Text segment:

-*-

# Fashion hit or fashion miss?



## Aprill (Mar 13, 2007)

Kylie Minogue


----------



## daer0n (Mar 13, 2007)

Fashion miss 

she looks years older!


----------



## jewele (Mar 13, 2007)

That's a big freakin miss!!! It's too baggy and bulky on her.


----------



## bluebird26 (Mar 13, 2007)

It seems she just came from a funeral (she just needs a sad face)


----------



## Ashley (Mar 13, 2007)

Miss!


----------



## StereoXGirl (Mar 14, 2007)

Miss. It's just too over the top.


----------



## Retro-Violet (Mar 14, 2007)

i like it. its something i would wear too.


----------



## SimplyElegant (Mar 14, 2007)

Huge miss to me.


----------



## WhitneyF (Mar 14, 2007)

Definite miss.


----------



## usersassychick0 (Mar 14, 2007)

MISS! i don't understand half of what celebrites wear!


----------



## CellyCell (Mar 14, 2007)

It missed so hard it went off the cliff.


----------



## Kathy (Mar 14, 2007)

I have to say miss! Too frumpy looking.


----------



## luxotika (Mar 14, 2007)

I would say a miss. Too velour looking to me!


----------



## MissMissy (Mar 14, 2007)

Miss!!!


----------



## Jennifer (Mar 14, 2007)

that is really ugly. i would never.


----------



## anne7 (Mar 14, 2007)

MISS. She looks like a lumpy dumpy school marm.


----------



## pinksugar (Mar 14, 2007)

miss. WTF is with that bow? the boots are hot, and the dress is alright, but they don't go together at all. And that bow looks retarded :$


----------



## daer0n (Mar 14, 2007)

-*-

Excerpted records:
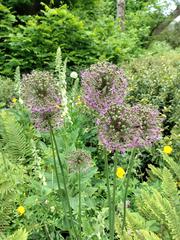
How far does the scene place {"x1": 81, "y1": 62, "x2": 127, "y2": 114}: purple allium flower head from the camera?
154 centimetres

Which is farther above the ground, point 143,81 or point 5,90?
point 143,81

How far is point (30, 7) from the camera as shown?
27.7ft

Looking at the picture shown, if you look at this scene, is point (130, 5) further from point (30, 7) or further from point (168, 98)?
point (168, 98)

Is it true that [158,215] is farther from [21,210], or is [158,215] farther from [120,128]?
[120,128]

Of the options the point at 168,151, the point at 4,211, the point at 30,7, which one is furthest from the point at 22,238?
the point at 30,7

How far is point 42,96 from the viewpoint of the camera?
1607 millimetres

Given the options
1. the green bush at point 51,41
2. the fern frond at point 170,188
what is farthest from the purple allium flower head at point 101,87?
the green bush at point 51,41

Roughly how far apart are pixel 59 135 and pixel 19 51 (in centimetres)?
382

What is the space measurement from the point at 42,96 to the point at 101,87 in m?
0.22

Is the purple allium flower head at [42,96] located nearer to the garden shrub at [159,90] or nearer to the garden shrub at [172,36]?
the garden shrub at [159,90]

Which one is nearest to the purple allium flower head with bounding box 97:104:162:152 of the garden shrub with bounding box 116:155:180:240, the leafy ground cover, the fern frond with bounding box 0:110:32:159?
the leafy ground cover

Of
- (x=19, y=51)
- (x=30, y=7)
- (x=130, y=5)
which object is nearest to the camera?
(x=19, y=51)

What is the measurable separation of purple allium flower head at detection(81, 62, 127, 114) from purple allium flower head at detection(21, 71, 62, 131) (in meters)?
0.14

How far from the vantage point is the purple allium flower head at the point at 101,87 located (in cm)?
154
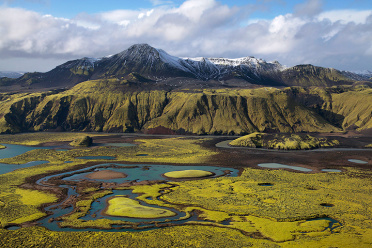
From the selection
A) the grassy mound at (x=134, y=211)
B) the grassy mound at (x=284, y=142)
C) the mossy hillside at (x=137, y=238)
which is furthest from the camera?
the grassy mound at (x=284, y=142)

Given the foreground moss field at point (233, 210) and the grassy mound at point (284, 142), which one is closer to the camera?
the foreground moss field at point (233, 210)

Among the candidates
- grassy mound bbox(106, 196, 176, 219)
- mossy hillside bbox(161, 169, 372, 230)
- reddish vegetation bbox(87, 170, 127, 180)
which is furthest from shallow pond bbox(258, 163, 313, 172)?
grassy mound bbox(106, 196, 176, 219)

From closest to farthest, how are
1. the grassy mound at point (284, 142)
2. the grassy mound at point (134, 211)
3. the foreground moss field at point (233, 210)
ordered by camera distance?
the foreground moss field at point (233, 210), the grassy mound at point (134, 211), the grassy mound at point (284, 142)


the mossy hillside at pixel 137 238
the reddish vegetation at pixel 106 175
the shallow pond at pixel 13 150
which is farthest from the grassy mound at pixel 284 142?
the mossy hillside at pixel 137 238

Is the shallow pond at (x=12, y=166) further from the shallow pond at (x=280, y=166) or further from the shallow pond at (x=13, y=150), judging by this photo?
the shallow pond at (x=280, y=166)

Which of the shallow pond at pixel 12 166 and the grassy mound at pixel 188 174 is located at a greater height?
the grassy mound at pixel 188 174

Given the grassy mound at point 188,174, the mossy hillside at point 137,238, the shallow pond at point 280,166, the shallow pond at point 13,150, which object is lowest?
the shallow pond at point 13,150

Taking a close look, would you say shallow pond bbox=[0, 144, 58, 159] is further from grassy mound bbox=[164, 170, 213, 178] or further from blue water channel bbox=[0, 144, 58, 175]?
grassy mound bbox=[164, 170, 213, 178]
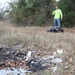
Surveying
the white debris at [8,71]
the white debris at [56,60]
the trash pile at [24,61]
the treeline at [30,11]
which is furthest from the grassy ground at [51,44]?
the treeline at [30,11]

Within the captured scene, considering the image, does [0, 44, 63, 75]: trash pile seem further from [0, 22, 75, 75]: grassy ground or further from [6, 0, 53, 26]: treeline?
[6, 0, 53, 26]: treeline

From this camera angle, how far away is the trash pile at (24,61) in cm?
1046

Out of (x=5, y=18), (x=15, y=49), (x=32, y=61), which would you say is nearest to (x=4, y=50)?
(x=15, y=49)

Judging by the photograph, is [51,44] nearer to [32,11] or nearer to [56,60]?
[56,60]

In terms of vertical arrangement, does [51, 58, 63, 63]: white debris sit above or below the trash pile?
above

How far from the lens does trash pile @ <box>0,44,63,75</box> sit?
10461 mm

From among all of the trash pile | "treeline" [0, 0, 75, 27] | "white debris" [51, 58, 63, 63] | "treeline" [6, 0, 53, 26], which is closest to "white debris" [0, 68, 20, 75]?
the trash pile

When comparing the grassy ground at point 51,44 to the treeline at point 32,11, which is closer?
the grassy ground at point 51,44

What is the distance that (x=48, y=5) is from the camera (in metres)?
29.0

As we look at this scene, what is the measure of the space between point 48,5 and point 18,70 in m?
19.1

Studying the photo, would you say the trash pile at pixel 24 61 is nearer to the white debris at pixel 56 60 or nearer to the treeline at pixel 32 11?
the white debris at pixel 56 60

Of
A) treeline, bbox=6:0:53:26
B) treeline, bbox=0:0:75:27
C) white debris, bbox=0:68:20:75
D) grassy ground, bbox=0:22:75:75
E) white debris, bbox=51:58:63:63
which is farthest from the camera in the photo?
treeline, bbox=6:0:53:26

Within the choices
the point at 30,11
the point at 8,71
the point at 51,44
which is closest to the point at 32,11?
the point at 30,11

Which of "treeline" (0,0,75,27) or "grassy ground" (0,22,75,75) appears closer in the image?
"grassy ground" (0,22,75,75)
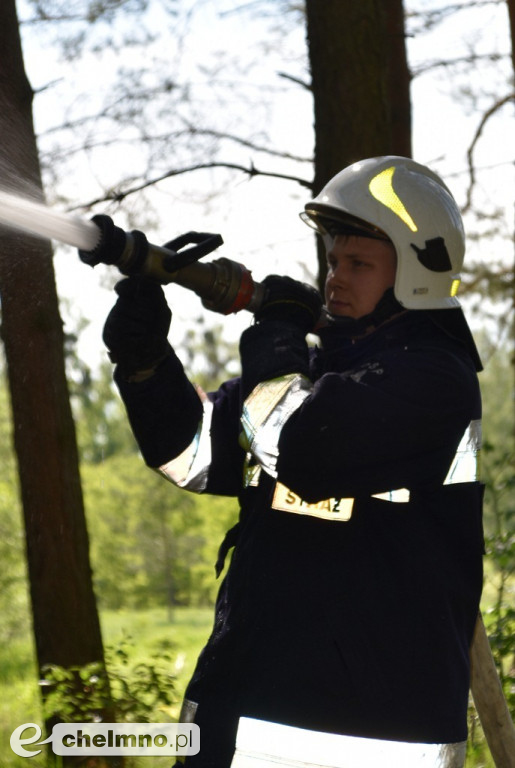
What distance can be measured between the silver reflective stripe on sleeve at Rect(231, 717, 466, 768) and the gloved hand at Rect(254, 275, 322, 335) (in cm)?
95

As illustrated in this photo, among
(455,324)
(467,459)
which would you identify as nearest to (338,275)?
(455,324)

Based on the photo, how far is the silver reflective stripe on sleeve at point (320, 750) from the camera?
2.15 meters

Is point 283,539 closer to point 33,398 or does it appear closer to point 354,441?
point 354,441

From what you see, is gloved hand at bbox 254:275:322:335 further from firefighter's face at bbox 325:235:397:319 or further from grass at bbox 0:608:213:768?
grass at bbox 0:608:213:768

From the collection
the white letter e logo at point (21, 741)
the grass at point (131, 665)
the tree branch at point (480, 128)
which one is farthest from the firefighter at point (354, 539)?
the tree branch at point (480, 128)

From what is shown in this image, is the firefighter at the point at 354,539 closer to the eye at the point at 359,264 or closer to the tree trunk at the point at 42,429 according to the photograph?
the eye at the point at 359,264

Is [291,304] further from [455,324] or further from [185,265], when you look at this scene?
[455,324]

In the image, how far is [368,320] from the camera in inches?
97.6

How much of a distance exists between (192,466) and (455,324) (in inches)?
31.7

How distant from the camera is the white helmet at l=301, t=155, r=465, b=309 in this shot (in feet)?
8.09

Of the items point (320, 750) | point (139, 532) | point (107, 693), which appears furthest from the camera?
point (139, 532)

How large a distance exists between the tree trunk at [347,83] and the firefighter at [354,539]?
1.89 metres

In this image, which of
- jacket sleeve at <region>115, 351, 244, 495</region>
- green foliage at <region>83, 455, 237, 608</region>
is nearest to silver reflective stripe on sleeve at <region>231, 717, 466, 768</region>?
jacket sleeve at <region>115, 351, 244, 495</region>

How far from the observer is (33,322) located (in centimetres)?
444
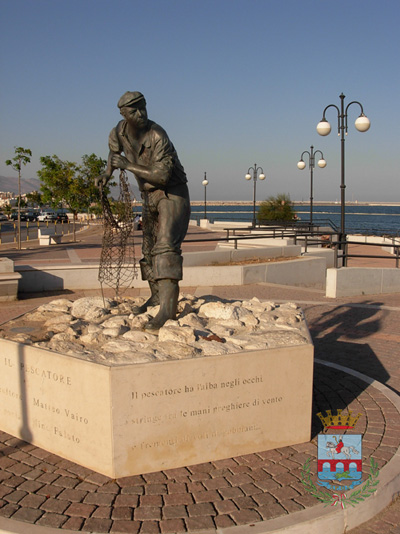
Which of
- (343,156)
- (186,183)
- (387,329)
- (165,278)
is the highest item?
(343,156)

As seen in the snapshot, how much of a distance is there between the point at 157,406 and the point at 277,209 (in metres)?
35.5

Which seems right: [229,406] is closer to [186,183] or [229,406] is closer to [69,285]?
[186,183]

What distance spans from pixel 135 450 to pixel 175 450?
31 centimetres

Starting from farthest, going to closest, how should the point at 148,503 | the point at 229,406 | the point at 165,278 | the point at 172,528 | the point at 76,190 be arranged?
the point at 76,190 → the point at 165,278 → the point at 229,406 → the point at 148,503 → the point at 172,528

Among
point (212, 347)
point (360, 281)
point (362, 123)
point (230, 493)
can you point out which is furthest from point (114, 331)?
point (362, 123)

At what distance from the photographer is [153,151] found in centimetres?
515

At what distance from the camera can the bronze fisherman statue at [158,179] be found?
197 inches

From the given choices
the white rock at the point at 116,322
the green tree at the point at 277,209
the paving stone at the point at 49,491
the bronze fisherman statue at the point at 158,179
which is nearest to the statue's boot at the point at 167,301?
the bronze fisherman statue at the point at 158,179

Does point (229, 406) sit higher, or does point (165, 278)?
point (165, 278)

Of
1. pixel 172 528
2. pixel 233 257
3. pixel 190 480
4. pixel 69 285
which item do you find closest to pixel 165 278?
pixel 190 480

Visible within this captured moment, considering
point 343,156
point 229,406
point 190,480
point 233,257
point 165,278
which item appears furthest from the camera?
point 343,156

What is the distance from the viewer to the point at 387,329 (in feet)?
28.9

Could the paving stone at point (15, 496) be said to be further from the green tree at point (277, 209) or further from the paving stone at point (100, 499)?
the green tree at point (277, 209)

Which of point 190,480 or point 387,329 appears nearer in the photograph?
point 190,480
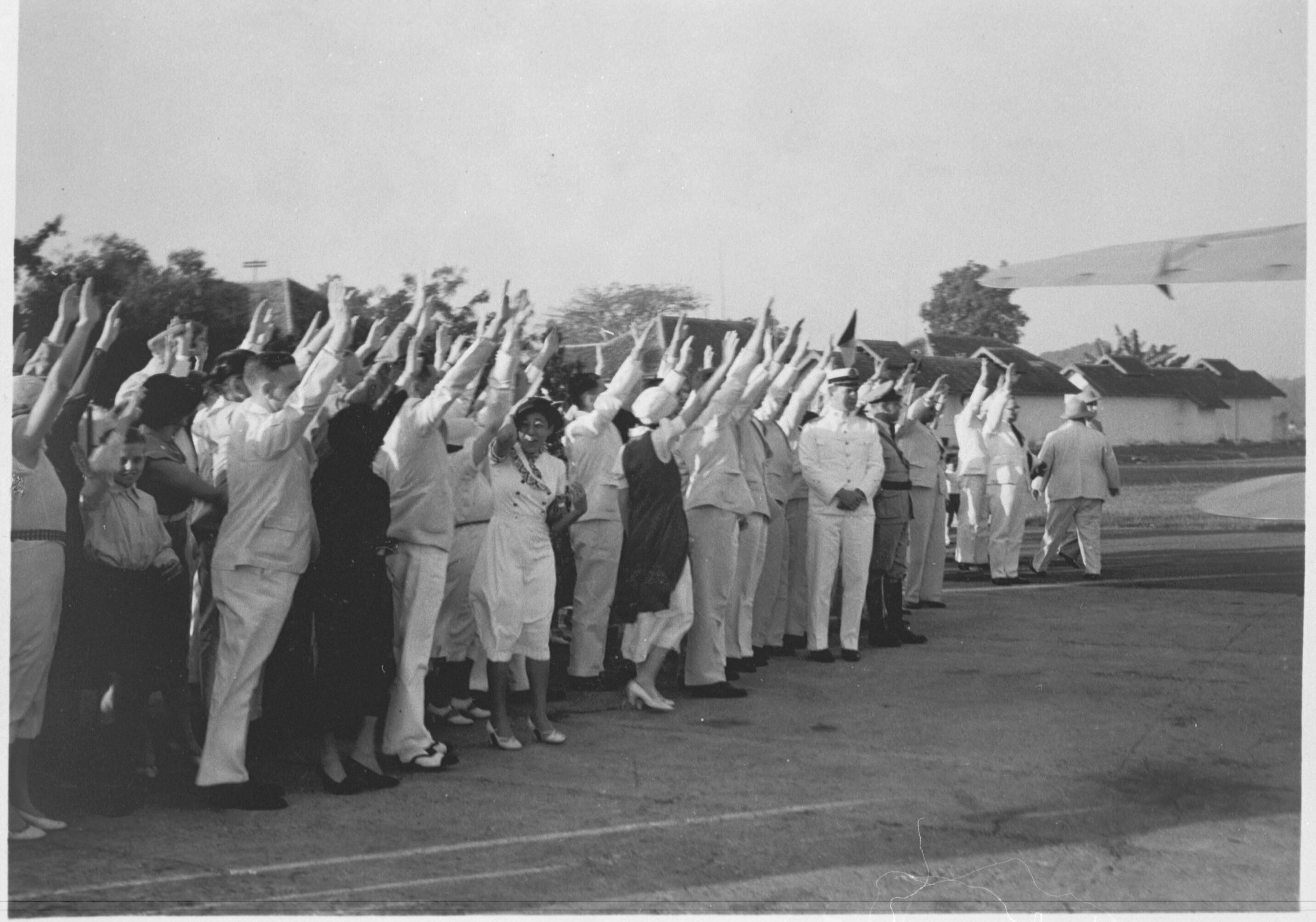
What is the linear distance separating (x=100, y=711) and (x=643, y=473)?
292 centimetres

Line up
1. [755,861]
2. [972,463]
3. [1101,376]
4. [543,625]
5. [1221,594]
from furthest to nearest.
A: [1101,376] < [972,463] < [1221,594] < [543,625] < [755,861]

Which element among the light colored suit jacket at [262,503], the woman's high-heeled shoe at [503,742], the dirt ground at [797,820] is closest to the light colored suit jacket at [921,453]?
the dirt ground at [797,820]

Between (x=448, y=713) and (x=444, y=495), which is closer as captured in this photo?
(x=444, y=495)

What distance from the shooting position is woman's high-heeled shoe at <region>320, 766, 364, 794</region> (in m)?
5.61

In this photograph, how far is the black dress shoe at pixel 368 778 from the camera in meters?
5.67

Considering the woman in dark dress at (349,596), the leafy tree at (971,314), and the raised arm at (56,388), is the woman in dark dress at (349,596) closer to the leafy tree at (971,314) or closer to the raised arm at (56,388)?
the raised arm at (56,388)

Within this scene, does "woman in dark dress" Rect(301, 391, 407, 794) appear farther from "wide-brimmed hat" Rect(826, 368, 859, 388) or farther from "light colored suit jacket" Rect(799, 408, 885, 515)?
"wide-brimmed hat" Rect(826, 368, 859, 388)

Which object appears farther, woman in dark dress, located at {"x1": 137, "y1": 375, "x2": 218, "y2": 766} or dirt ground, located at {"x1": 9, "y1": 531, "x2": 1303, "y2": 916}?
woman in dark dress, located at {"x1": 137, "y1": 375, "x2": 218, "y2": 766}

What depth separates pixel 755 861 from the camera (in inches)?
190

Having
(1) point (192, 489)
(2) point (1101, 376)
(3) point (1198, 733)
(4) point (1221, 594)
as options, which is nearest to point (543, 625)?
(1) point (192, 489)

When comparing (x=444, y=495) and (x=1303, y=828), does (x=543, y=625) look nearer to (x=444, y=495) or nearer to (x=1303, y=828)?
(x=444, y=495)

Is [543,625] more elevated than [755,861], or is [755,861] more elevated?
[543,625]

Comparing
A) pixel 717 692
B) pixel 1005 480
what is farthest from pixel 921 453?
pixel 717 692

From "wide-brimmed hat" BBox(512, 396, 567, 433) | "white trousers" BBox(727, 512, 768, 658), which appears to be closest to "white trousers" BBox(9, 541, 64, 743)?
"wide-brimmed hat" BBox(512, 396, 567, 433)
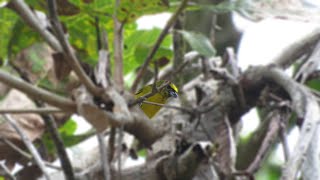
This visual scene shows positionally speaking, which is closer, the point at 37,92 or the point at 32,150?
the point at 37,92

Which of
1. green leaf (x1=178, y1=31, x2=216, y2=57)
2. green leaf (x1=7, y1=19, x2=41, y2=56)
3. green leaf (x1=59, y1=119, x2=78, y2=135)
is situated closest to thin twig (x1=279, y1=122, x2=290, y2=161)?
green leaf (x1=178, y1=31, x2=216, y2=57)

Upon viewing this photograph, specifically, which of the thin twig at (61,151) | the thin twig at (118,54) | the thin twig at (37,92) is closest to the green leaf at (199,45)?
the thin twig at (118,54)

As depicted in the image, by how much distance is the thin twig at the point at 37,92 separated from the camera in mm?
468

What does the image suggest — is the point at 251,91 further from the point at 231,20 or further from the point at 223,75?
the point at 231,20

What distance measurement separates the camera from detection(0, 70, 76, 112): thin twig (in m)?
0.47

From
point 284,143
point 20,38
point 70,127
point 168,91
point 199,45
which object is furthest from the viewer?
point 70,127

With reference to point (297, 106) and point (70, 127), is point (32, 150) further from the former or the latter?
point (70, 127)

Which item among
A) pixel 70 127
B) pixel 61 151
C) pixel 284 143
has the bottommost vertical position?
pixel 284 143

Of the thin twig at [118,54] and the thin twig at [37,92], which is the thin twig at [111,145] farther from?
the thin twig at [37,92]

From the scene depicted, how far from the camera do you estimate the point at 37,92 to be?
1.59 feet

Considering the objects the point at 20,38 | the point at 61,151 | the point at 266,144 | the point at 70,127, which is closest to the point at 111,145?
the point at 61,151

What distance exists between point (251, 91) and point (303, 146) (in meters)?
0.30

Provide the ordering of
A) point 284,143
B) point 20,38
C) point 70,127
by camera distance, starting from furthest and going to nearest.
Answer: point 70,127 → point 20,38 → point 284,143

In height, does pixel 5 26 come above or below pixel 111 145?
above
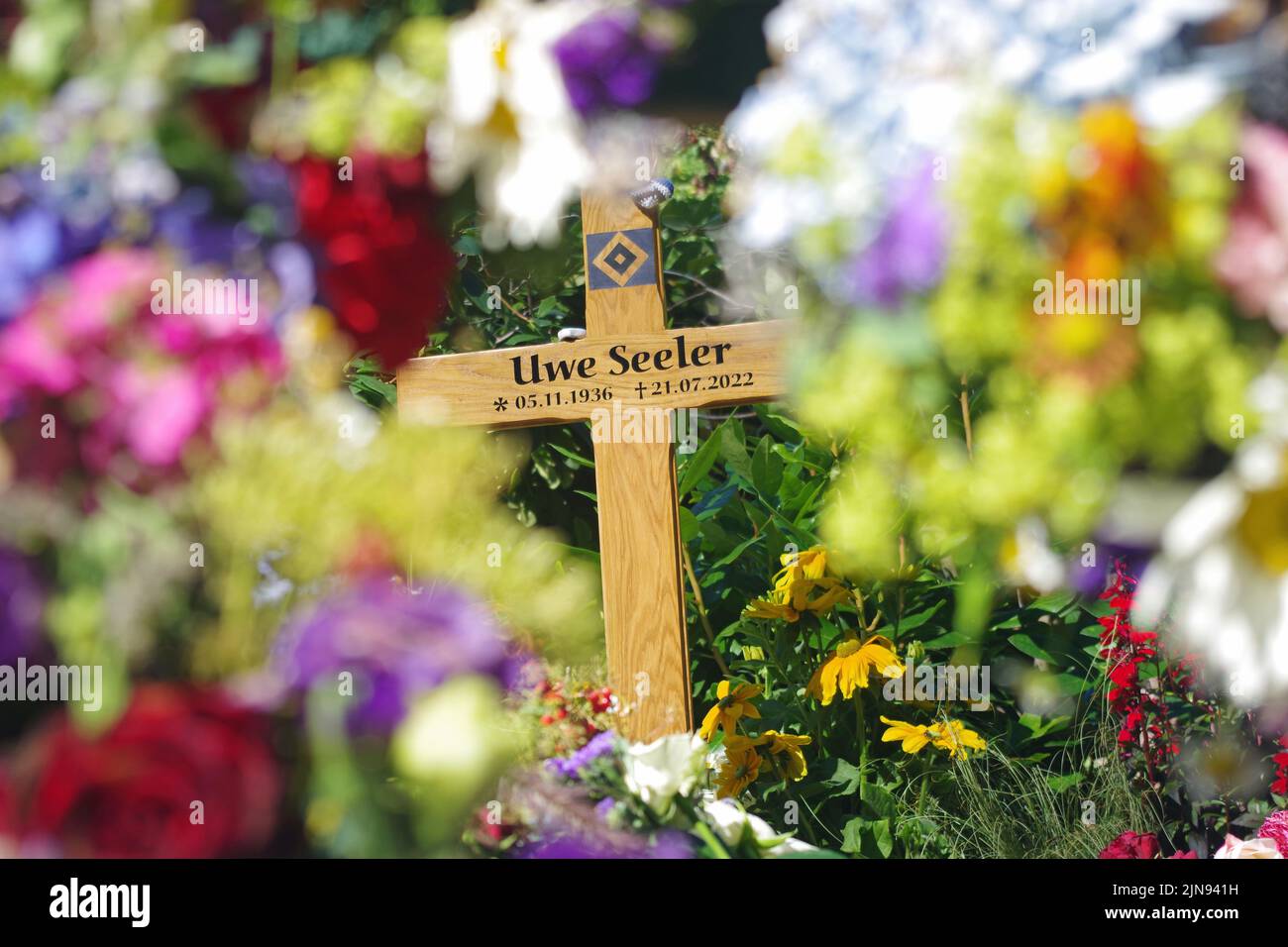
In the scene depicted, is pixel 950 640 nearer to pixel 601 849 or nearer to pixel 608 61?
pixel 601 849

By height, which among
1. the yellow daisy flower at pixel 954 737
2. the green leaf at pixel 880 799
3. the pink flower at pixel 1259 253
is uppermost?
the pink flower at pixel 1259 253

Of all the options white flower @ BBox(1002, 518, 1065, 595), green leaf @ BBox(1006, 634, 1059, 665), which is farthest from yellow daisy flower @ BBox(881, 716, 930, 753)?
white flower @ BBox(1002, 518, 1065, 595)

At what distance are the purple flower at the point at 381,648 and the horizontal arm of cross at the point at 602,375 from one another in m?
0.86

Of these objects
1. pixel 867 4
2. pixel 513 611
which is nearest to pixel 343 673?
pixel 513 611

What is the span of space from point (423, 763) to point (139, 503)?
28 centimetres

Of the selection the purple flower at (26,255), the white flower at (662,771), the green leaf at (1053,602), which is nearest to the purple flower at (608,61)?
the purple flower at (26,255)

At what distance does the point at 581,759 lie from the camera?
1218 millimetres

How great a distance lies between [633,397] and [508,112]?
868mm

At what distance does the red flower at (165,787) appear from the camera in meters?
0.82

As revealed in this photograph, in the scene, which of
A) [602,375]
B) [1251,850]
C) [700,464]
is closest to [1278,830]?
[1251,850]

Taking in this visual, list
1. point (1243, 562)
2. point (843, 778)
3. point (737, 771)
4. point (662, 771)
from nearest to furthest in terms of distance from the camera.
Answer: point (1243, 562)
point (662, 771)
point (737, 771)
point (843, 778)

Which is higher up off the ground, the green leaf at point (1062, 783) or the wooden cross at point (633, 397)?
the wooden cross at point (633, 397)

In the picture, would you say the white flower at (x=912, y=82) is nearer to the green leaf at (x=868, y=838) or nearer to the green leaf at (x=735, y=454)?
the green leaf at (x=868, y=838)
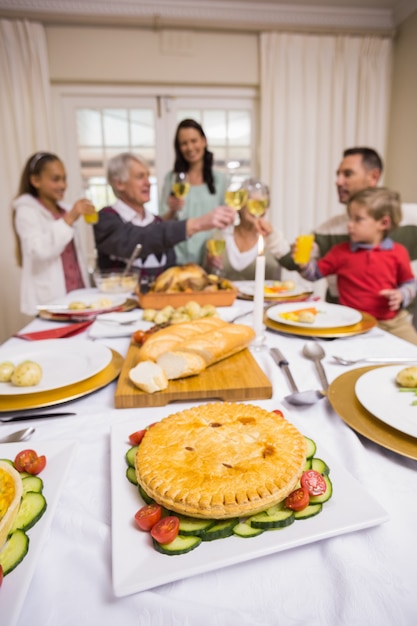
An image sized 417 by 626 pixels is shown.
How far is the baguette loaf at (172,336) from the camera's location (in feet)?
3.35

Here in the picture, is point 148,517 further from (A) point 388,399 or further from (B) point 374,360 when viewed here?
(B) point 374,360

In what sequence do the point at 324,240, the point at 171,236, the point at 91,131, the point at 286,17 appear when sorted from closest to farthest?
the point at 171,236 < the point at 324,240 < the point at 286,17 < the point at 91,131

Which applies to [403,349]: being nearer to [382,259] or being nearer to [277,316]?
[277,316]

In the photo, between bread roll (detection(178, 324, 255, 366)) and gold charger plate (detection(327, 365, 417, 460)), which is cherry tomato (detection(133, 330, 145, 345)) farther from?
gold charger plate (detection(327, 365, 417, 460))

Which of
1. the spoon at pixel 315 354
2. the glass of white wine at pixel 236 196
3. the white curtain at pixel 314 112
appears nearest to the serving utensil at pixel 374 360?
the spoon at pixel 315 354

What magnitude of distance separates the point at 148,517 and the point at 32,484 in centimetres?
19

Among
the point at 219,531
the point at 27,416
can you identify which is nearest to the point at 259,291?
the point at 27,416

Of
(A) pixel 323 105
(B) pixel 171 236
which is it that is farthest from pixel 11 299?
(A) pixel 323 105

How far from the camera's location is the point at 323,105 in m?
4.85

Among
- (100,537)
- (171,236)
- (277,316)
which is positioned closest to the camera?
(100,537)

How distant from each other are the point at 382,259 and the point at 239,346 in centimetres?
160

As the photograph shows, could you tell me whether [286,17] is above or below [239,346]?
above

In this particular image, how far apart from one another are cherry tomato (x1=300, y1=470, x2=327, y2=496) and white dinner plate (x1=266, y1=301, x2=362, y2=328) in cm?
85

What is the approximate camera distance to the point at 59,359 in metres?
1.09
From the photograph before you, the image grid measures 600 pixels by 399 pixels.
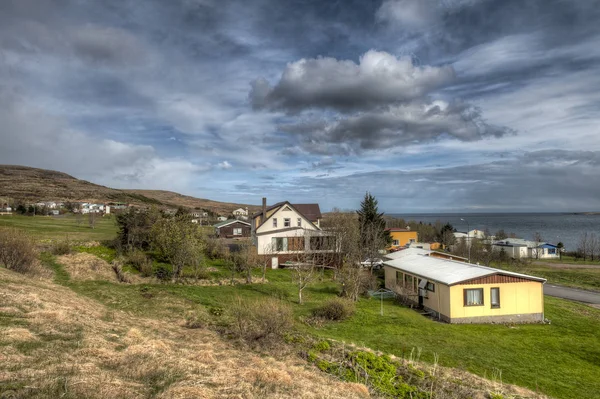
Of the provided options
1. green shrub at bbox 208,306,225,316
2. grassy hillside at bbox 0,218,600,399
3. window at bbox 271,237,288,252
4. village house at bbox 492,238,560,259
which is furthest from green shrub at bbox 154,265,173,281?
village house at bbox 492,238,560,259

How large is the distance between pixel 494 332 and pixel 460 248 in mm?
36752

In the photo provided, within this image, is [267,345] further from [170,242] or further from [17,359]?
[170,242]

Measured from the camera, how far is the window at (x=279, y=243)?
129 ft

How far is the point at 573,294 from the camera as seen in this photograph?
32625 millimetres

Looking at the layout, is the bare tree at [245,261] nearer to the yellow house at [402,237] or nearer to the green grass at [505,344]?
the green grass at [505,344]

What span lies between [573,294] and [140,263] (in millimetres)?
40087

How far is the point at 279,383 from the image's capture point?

-*-

The problem:
In the forum thread about Kylie Minogue's outfit, which poster said they liked it and would wear it too?

Exercise result:
Retro-Violet